Lundi, la Russie a suspendu tous les voyages aériens avec la Turquie, invoquant l’explosion des cas de coronavirus dans le pays. D’autres pays, dont le Royaume-Uni, ont également mis fin aux voyages aériens vers la Turquie en raison de la pandémie. Mais, les commentateurs supposent que cette mesure était une réponse au soutien apporté par Erdogan à Zelensky.
Des mouvements de troupes ont également eu lieu en Biélorussie et en Pologne. En début de semaine, le gouvernement polonais aurait commencé à envoyer des troupes à sa frontière avec la Biélorussie. Varsovie a nié que ce déploiement ait un rapport avec la crise de la mer Noire. Toutefois, ce déploiement intervient un peu plus d’une semaine après l’envoi par la Russie de troupes à la frontière entre l’Ukraine et la Biélorussie. Mardi, le Ministère de la Défense biélorusse a convoqué l’attaché de l’Ambassade de Pologne après qu’un avion non identifié eut violé l’espace aérien biélorusse à sa frontière avec la Pologne.
Les tensions entre la Biélorussie et la Pologne se sont accrues ces derniers mois, Varsovie ayant ouvertement soutenu l’opposition anti-Lukashenko.
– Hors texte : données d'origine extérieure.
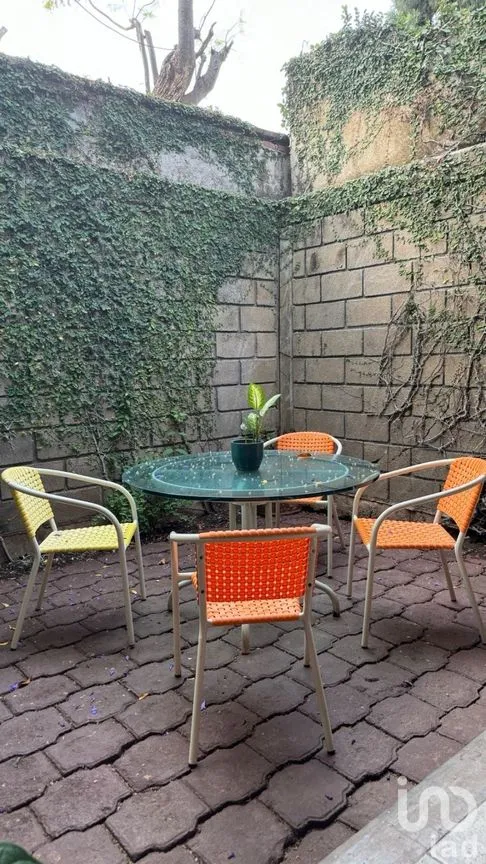 Casa en Venta en Las Arboledas, Tuxtla Gutiérrez, Chiapas | NEX-279979 | iad México | Foto 5 de 8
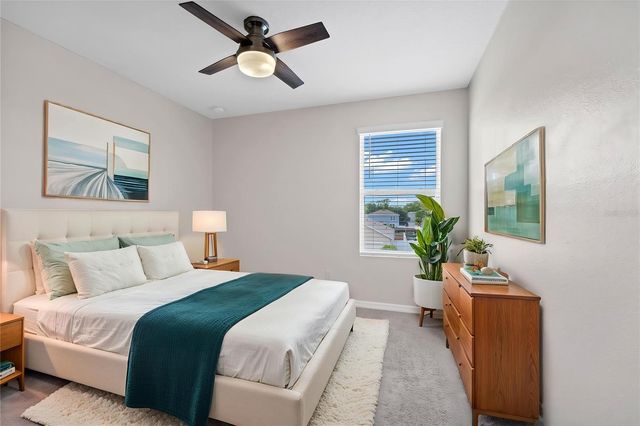 3800 FESCUE STREET, Clermont, FL 34714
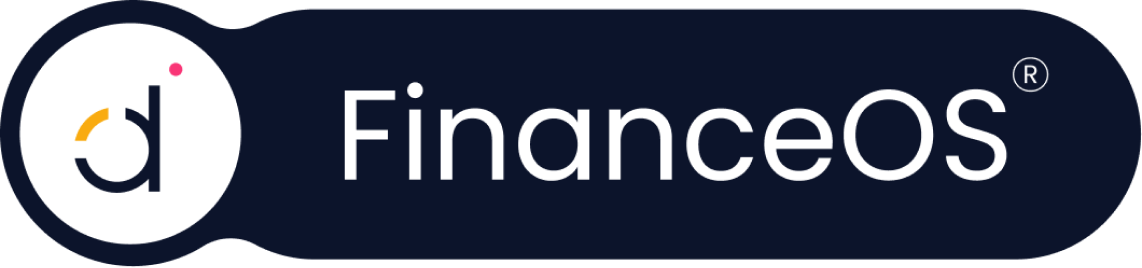 FinanceOS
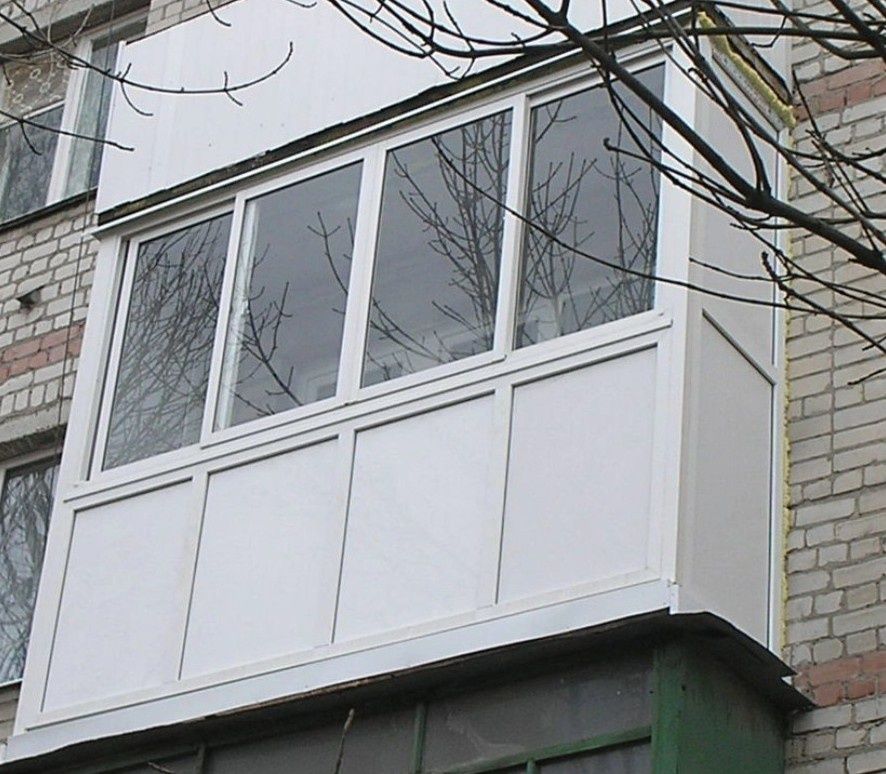 Пластиковые окна, Утепление балкона, Витражи,Двереи, Ремонт окон.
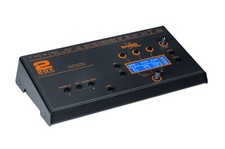 2box drumit three electronic - 2box,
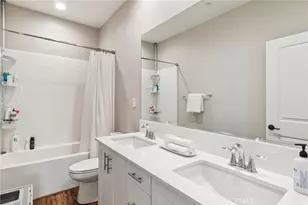 826 Camino Cantera, Chula Vista, CA 91913 - Photo 32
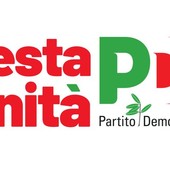 Torna la festa dell'unità di Asti e provincia con dibattiti e confronti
Varsovie est également étroitement lié à la campagne de guerre de l’OTAN contre la Russie et avec le gouvernement ukrainien de Zelensky, dont Varsovie soutient la « plate-forme de Crimée ».
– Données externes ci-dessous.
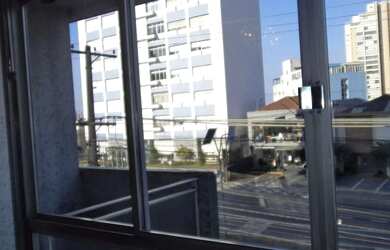 Imagem 5: Apartamento em Avenida Paes de Barros - Mooca - São Paulo/SP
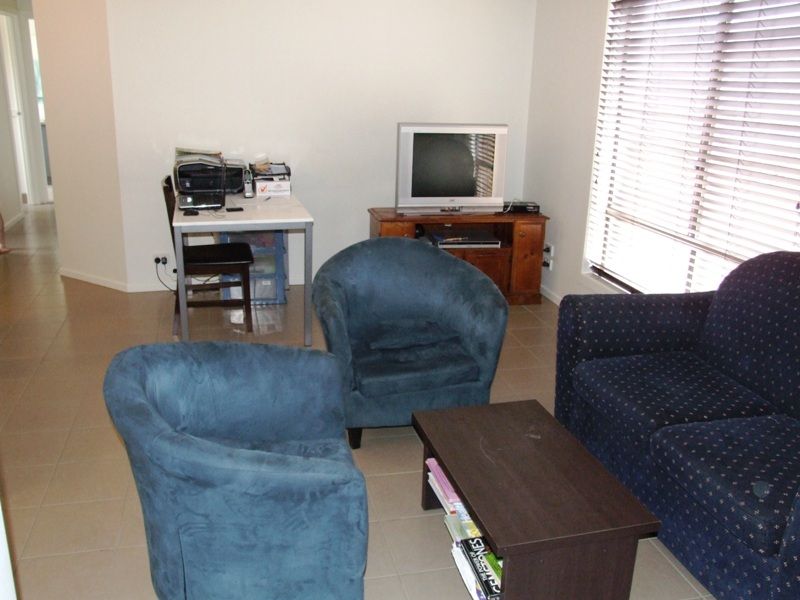 49 Nelson Street, Bacchus Marsh - Thumbnail 6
En revanche, le président Alexandre Loukachenko, assiégé par des manifestations de masse qui, au départ, englobaient également des sections importantes de la classe ouvrière, s’est récemment tourné vers l’oligarchie russe pour obtenir un soutien politique et militaire, mettant ainsi en péril les liens étroits que la Biélorussie entretenait auparavant avec Kiev.
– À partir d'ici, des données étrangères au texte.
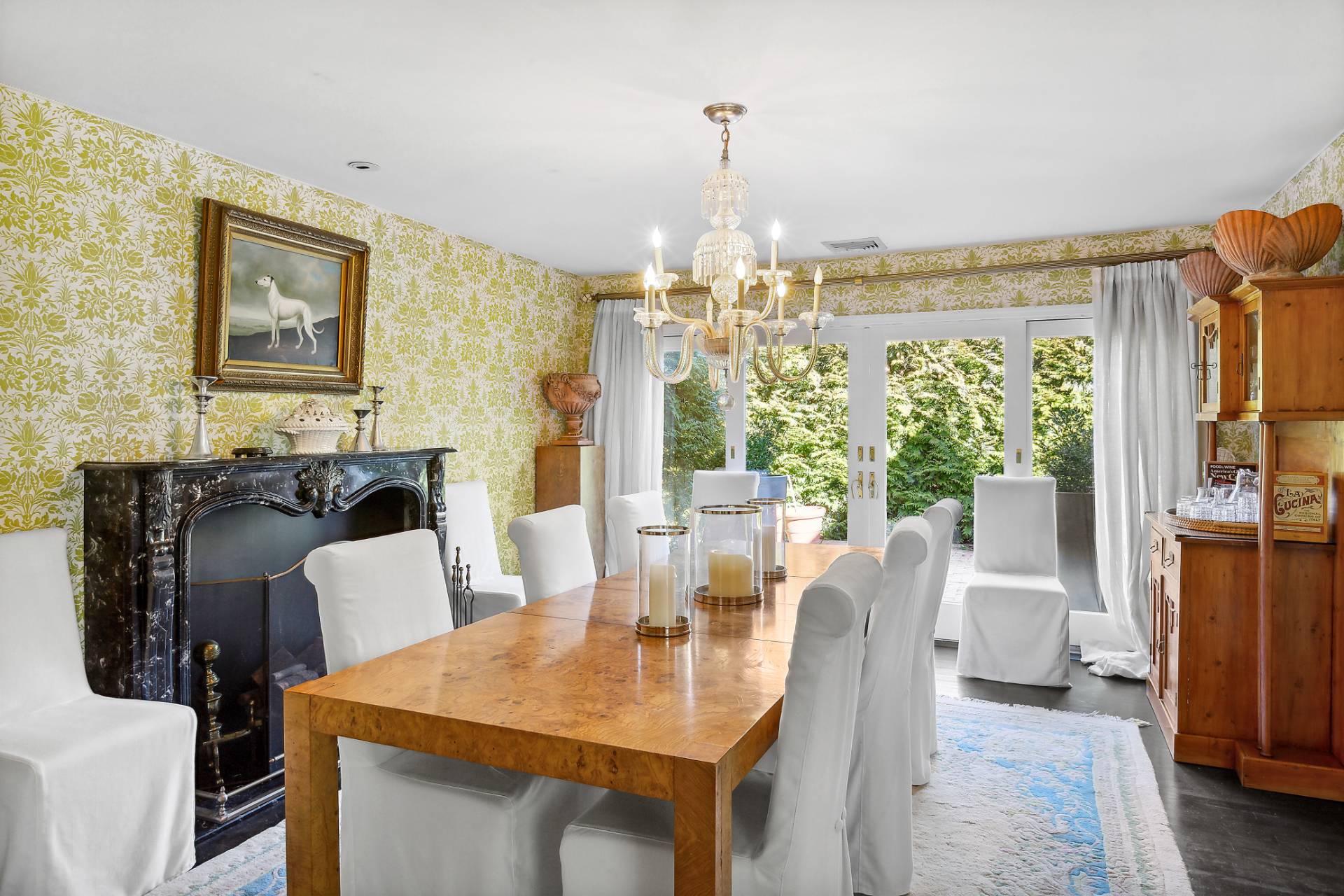 #12 photo, 115 Heady Creek Lane, サフォーク郡 Southampton , NY 11968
L’actuelle crise guerrière illustre de manière frappante le résultat désastreux de la dissolution stalinienne de l’Union soviétique en 1991. La fin de l’Union soviétique était le point culminant de la trahison de la Révolution d’octobre par la bureaucratie stalinienne pendant des décennies.
Trois décennies après la restauration du capitalisme, le niveau de vie de la classe ouvrière a été décimé partout, et les guerres sans fin de l’impérialisme américain ont dévasté une grande partie de l’Afrique du Nord et du Moyen-Orient. L’ancienne Union soviétique elle-même s’est transformée en une poudrière géopolitique.
La classe ouvrière n’a aucun intérêt dans les guerres catastrophiques qui se préparent. Déjà, les hôpitaux de la région sont débordés et des milliers de personnes meurent chaque jour du COVID-19 à cause de la réponse criminelle de la classe dirigeante à la pandémie. Aux États-Unis, la pandémie a fait plus de victimes que les deux guerres mondiales réunies.
En Ukraine même, une énorme hostilité populaire existe à toute poursuite, sans parler de l’expansion, du conflit avec la Russie. Cependant, l’opposition à la guerre impérialiste au sein de la classe ouvrière internationale doit être armée d’un programme et d’une direction politiques.
Prévoyant le début d’une nouvelle période de guerre et de révolution sociale, le Comité international de la Quatrième Internationale a organisé en novembre 1991 une Conférence des travailleurs contre la guerre impérialiste et le colonialisme à Berlin. Le Manifeste de la conférence, publié il y a presque exactement 30 ans, le 1er mai 1991, concluait : « La défaite de l’impérialisme et de la menace du colonialisme et de la guerre ne peut être garantie que par l’unification internationale de la classe ouvrière. Cette unité peut seulement être réalisée par la construction de la Quatrième Internationale – le Parti mondial de la révolution socialiste ».